还有,后来担任原平市公安局局长的李银贵老师;还有调到忻州教育学院的米玉全老师,是忻州有名的英语老师;还有调到长治的高黄娥数学老师;还有辛二亮政治老师,薛银明语文老师,康维语文老师等等。
我当时分在二十六班,班长就是内人,她还兼着校学生会主席一职。虽说我俩在同一个村子长大,但我们来往并不是很多。记得她给我捎过一次干粮,也是匆匆来又匆匆走。
学校生活是幸福而枯燥的:每天早晨跑操。跑完操吃早饭。之后上课。之后吃中午饭。下午接着上课。之后吃晚饭。之后再进教室上晚自习。日复一日,天天如此。那时候的饭,其实是从家里带的干粮,让学校食堂给热一下而已。冬天还好些,一星期回家取一次。夏天就不行了,一星期要回二次家,不然干粮就起白毛毛。家境好些的同学,还从家里带些香椿咸菜。

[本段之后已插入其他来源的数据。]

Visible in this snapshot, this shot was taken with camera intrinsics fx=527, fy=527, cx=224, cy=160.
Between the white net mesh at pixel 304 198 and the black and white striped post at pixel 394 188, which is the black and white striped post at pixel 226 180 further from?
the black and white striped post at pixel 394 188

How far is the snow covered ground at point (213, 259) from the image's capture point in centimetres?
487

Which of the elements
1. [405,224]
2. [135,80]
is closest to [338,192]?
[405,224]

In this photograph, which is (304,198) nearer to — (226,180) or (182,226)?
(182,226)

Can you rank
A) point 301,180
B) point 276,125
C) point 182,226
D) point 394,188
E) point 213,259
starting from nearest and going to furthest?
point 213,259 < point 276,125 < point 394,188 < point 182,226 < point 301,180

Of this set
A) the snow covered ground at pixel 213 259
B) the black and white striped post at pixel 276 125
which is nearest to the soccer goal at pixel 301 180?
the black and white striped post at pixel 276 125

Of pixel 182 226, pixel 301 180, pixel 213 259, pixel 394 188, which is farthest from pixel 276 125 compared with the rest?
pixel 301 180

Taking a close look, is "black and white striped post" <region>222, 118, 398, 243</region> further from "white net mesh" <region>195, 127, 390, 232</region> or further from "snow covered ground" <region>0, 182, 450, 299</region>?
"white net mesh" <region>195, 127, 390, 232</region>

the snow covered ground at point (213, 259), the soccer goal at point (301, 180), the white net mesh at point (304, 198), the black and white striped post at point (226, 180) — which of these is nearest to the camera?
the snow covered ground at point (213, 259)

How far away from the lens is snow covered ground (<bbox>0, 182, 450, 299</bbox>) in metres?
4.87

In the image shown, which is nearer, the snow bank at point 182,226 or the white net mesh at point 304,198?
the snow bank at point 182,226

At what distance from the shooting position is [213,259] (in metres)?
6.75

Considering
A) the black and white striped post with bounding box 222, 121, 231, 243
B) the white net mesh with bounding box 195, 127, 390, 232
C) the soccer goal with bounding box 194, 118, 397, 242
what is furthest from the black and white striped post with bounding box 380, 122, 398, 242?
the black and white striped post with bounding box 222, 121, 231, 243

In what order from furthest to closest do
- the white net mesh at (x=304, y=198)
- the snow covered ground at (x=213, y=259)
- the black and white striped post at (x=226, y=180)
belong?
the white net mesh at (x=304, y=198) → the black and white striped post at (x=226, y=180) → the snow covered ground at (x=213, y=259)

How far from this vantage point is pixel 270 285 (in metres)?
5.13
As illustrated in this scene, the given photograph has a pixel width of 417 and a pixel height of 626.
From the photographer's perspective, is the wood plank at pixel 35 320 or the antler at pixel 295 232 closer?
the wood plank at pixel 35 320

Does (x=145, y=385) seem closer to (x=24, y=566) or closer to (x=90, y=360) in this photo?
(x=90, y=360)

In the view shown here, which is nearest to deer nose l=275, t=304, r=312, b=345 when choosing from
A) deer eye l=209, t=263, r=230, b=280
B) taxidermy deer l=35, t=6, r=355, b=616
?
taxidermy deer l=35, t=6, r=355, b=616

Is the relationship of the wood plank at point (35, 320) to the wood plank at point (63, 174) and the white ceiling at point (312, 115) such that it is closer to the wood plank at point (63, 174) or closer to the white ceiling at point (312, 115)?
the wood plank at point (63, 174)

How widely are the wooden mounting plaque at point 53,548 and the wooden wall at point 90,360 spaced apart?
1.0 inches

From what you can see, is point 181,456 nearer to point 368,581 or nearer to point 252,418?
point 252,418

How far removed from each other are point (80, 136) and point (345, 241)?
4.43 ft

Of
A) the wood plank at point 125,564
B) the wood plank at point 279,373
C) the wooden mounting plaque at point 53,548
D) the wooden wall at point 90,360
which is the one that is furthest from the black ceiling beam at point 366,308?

现在想起那时的生活,可真是“艰苦卓绝”。好在学校离三姑家不远,时间长了,还可以去她家吃顿好饭。那年我没考上,原因是多方面的。进了考场,圆珠笔就是不出油……
之后,在豆罗中学三十一班(也叫高补班)复读一年。经过上次磨练,也经过上次打击,我只有发愤,我只有拼命。距高考前一月时间,根本没有回过宿舍,更不知道被褥与枕头的滋味如何,就知道爬在课桌上看书,背公式定理。累了,爬在课桌上歇会儿。醒来继续看书,继续背公式定理,继续听老师讲课。唯一走出教室的时间,一是去吃饭,二是上厕所。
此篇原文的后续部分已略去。